March 6th, 2013, 9:59 am

 

Uzair8 said:

Syria fired up to 90 Scuds, says Turkish FM

March 6 2013

“The Syrian regime first used snipers, then artillery, tanks and then jets, helicopters. Now it is using Scud missiles. Al-Assad’s forces have fired 85-90 Scud missiles in the last two months,” the foreign minister said in an interview with private broadcaster NTV. “They press a button in Damascus and the missile lands in a residential area in Aleppo and kills civilians.”

=======

From AJE blog yesterday:

22 hrs ago
Syrian warplanes bombarded the city of Raqqa on Tuesday, a day after it was captured by rebel fighters, opposition campaigners and a resident said.

“The centre of the city is being bombarded by warplanes.
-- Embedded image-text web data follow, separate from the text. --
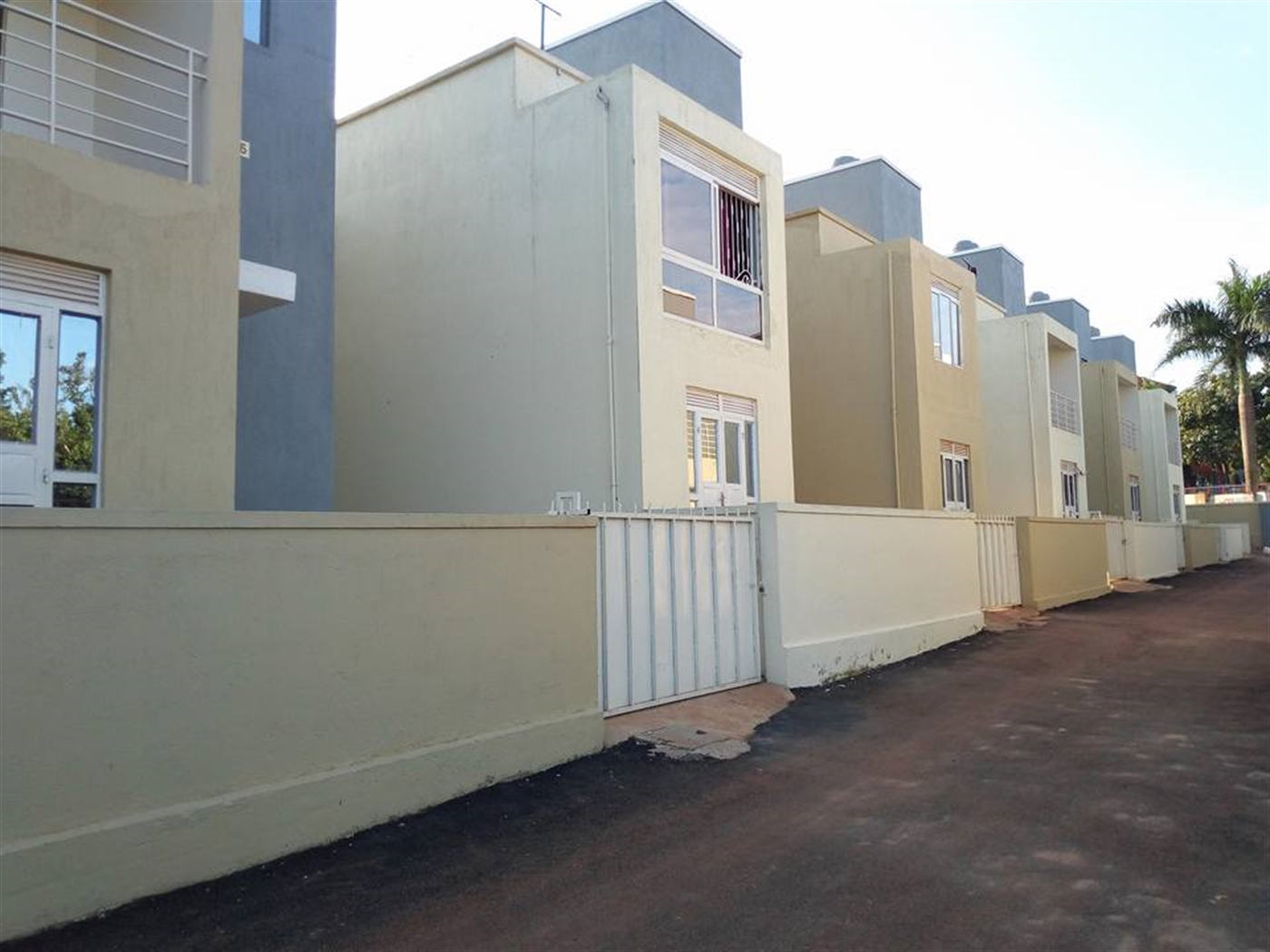 Duplex for sale in Najjeera Wakiso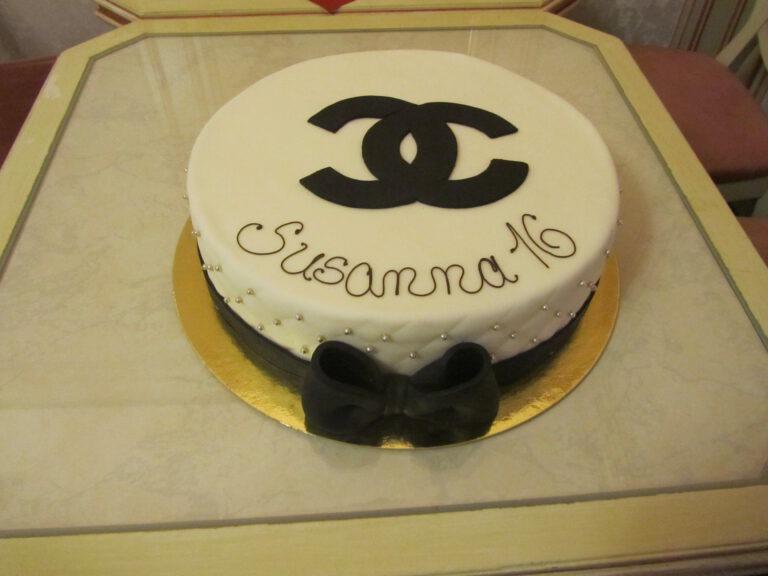 Geburtstagtorte mit Chanel Logo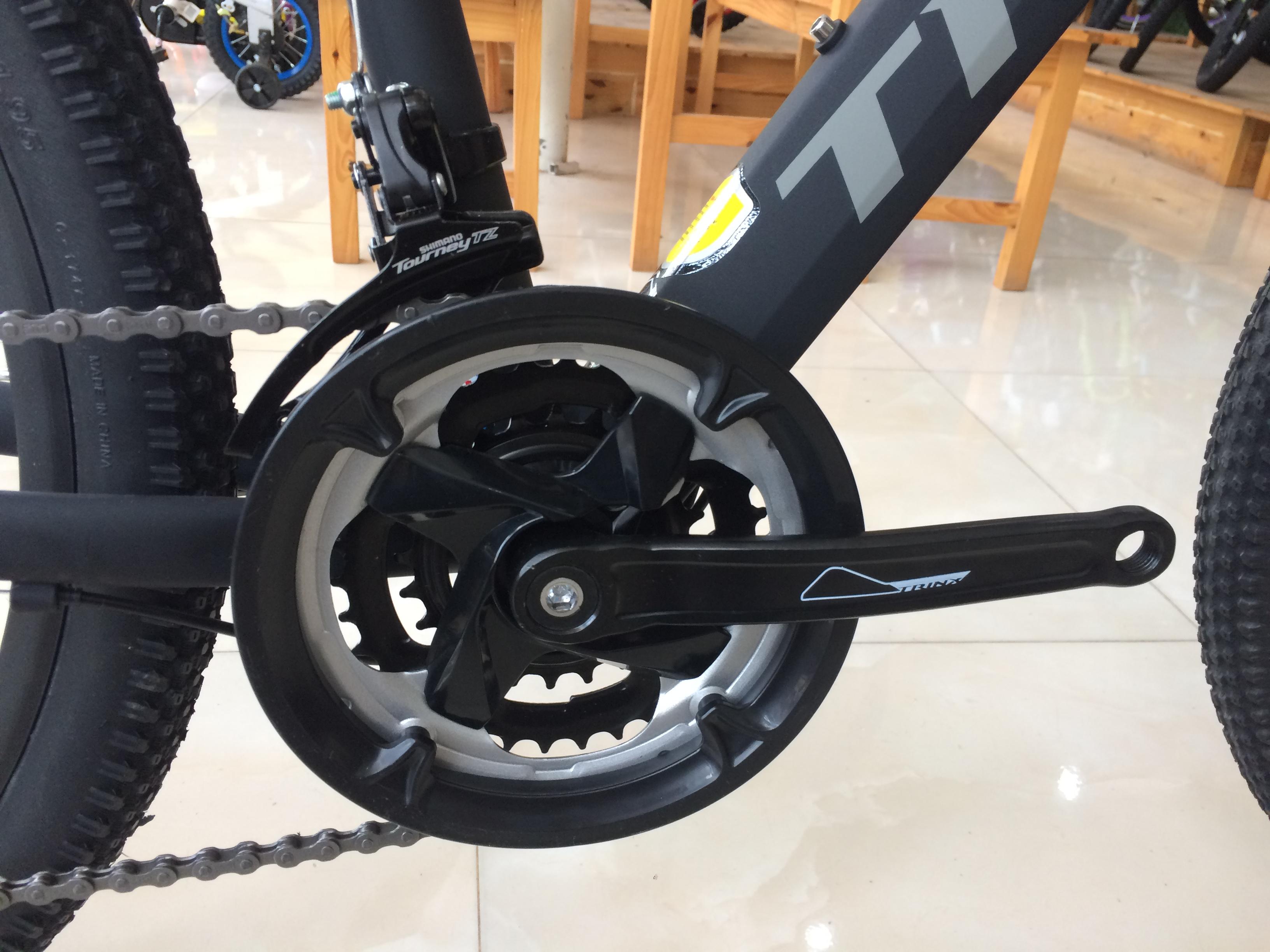 Xe đạp địa hình TrinX TX18 2018 Black Red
I counted 60 rockets,” the resident said, adding that hospitals had issued calls to donate blood as casualties mounted.

– Reuters

March 6th, 2013, 9:59 am

 
 

Tara said:

Jumblatt’s statement reflects the sentiment of the Syrian people. The regime is more evil than any “Islamist” could ever be and therefore any help to topple the regime is welcome at the time being.

March 6th, 2013, 10:10 am

 
 

zoo said:

Idriss in Brussels: Syrians are baffled by the West’s inaction.

Chief of Syrian rebel army pleads for arms

By DON MELVIN and JILL LAWLESS
http://hosted.ap.org/dynamic/stories/E/EU_SYRIA_REBELS?SECTION=HOME&SITE=AP&TEMPLATE=DEFAULT

BRUSSELS (AP) — The chief of staff of the rebel army pleaded with the international community Wednesday to supply arms and ammunition so the opposition can resist attacks by the regime of Syria’s President Bashar Assad.

Gen. Salim Idris, head of the rebel’s Supreme Military Council, said anti-tank and anti-aircraft missiles are urgently needed to protect civilians.

Idris, speaking in Brussels, complained that Russia and Iran are helping the Assad regime, while the West condemns Assad but does not supply the rebels with weapons. And the Syrian people, he said, are baffled.

“The people don’t understand why the international community just looks at the news on their TVs,” he said. “They just speak in the media and say, that is not good and the regime must stop and must go, Bashar must go. And they don’t act.”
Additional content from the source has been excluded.